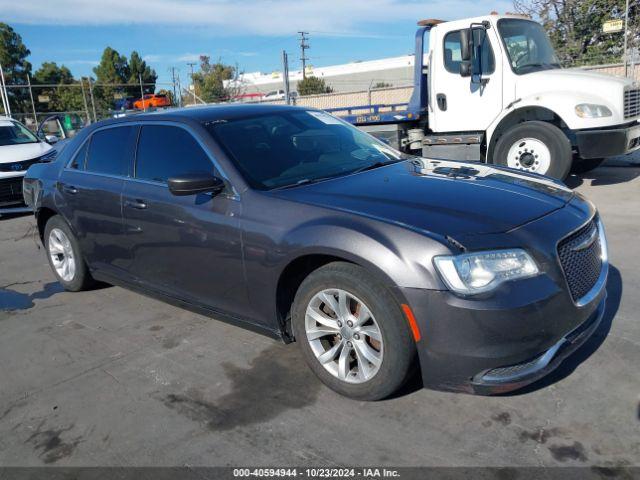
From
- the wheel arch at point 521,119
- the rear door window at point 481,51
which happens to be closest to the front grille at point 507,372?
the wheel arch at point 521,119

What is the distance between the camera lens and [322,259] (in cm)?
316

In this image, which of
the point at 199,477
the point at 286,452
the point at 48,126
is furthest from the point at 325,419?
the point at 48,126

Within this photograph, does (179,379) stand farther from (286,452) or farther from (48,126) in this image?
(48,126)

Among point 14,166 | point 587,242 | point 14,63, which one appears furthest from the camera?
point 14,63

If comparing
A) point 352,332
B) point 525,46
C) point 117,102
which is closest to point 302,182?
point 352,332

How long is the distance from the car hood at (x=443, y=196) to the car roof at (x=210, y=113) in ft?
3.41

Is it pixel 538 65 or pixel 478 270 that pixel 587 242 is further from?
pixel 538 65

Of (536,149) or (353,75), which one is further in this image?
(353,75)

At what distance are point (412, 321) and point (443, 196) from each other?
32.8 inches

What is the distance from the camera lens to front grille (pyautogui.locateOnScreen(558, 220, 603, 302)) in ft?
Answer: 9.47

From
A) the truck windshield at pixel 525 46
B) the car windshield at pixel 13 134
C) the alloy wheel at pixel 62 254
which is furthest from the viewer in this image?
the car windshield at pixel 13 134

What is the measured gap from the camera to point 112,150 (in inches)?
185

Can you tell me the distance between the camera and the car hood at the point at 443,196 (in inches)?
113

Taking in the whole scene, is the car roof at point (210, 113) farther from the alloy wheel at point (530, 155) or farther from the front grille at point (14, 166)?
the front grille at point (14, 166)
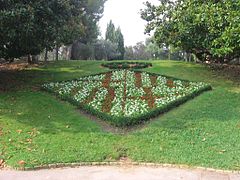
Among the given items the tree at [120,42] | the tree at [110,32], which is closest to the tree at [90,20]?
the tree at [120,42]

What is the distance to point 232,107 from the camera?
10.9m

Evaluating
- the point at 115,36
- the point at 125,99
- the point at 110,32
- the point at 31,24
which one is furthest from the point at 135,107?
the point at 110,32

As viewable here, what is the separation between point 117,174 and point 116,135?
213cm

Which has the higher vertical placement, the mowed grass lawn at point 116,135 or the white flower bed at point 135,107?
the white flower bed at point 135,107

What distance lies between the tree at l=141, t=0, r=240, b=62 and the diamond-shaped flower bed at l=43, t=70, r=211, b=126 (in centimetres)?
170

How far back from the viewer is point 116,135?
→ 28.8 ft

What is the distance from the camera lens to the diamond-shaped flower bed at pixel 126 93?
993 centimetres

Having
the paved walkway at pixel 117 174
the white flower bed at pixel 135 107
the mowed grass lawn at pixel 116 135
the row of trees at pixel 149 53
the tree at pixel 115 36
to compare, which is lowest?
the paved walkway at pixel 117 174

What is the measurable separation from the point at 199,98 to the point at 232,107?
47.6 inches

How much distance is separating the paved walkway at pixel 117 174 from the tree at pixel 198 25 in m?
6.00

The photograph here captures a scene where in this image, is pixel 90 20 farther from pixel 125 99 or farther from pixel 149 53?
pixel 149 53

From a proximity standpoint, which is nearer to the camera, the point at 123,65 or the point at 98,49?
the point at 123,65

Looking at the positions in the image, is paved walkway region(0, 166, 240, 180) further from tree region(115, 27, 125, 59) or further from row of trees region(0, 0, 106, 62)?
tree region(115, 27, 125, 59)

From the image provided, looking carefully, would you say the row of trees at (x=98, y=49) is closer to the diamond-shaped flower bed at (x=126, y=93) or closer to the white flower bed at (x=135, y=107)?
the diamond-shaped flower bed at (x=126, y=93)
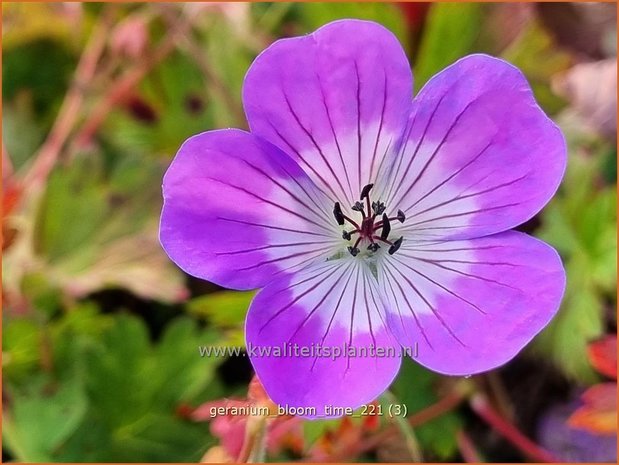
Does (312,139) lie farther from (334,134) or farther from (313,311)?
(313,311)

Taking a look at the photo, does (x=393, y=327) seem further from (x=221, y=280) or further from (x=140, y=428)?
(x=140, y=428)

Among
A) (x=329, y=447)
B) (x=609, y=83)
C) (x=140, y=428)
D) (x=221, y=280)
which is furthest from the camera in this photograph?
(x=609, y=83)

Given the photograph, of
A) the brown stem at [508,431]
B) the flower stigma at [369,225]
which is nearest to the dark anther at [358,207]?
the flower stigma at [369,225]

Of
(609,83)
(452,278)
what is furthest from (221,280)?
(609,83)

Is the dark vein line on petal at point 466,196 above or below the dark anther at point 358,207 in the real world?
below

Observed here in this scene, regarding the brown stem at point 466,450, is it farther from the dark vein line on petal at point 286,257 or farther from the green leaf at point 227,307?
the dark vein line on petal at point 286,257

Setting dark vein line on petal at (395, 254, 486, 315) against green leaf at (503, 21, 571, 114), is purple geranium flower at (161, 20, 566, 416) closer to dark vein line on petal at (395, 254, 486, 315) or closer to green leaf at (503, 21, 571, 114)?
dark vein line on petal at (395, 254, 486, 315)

==

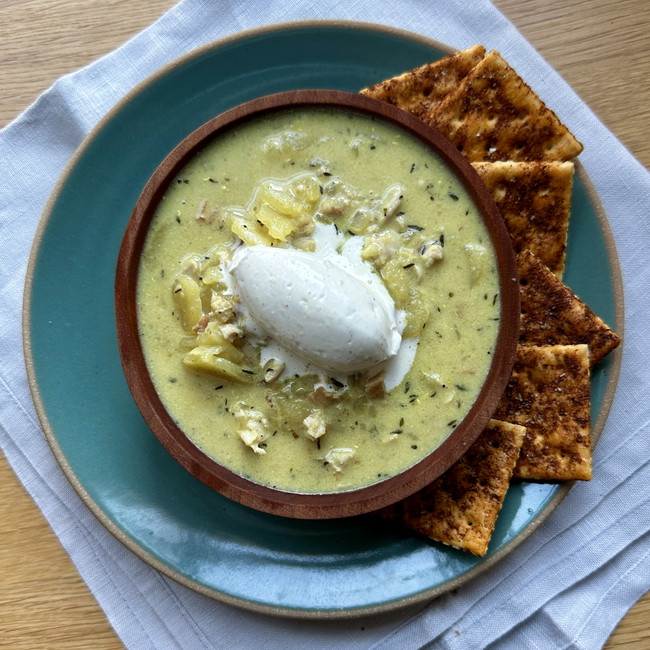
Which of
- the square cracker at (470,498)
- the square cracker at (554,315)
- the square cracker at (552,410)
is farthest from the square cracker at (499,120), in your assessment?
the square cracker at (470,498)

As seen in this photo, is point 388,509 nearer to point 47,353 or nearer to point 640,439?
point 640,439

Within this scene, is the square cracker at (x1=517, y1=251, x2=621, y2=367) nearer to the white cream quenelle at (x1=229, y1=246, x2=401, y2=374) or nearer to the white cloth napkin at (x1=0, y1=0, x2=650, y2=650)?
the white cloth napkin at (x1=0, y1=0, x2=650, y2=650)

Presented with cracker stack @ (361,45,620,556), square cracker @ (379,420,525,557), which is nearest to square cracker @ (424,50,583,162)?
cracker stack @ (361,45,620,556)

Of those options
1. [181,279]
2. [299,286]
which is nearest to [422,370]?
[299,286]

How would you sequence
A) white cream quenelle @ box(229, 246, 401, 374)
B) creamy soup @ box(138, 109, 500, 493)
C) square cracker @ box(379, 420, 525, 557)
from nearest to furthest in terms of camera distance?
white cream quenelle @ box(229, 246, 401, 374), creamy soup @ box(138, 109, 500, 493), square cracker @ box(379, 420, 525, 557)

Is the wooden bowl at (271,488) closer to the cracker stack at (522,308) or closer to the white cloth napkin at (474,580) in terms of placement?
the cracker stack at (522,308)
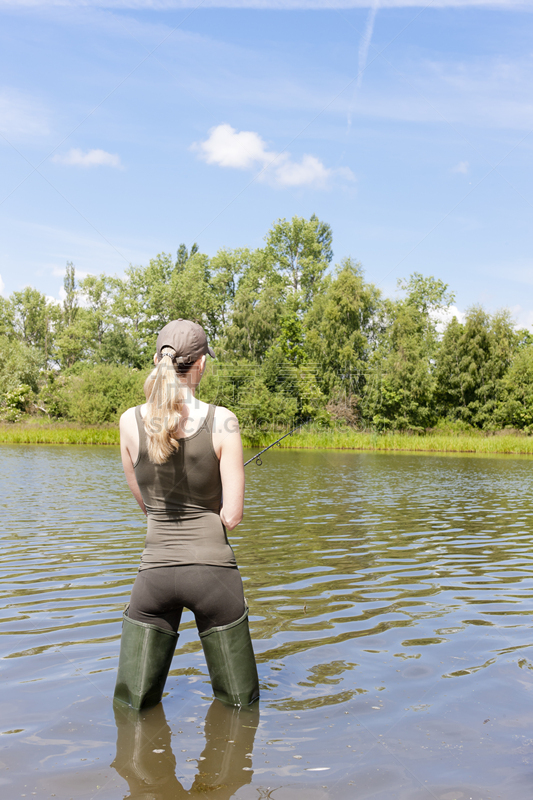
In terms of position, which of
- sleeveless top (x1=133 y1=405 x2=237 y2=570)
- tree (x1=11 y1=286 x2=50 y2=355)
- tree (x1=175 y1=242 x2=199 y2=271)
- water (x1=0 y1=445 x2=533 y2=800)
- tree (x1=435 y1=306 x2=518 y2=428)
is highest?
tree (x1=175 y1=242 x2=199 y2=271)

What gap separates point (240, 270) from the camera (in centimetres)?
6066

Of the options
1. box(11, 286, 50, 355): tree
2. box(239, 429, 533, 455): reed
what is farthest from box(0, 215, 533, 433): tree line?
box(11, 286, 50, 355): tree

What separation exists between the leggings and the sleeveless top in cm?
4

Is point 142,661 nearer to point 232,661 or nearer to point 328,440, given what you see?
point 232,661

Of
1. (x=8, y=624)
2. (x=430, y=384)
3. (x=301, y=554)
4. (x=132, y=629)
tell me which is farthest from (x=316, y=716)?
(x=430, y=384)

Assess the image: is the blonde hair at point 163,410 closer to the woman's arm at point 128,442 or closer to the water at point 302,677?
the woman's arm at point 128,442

THE PROBLEM —
Return every line of the listing above that contains the word "mowed".

FINAL RESULT —
Which has the higher vertical placement, the mowed grass lawn at point 116,135 or the white flower bed at point 135,107?
the mowed grass lawn at pixel 116 135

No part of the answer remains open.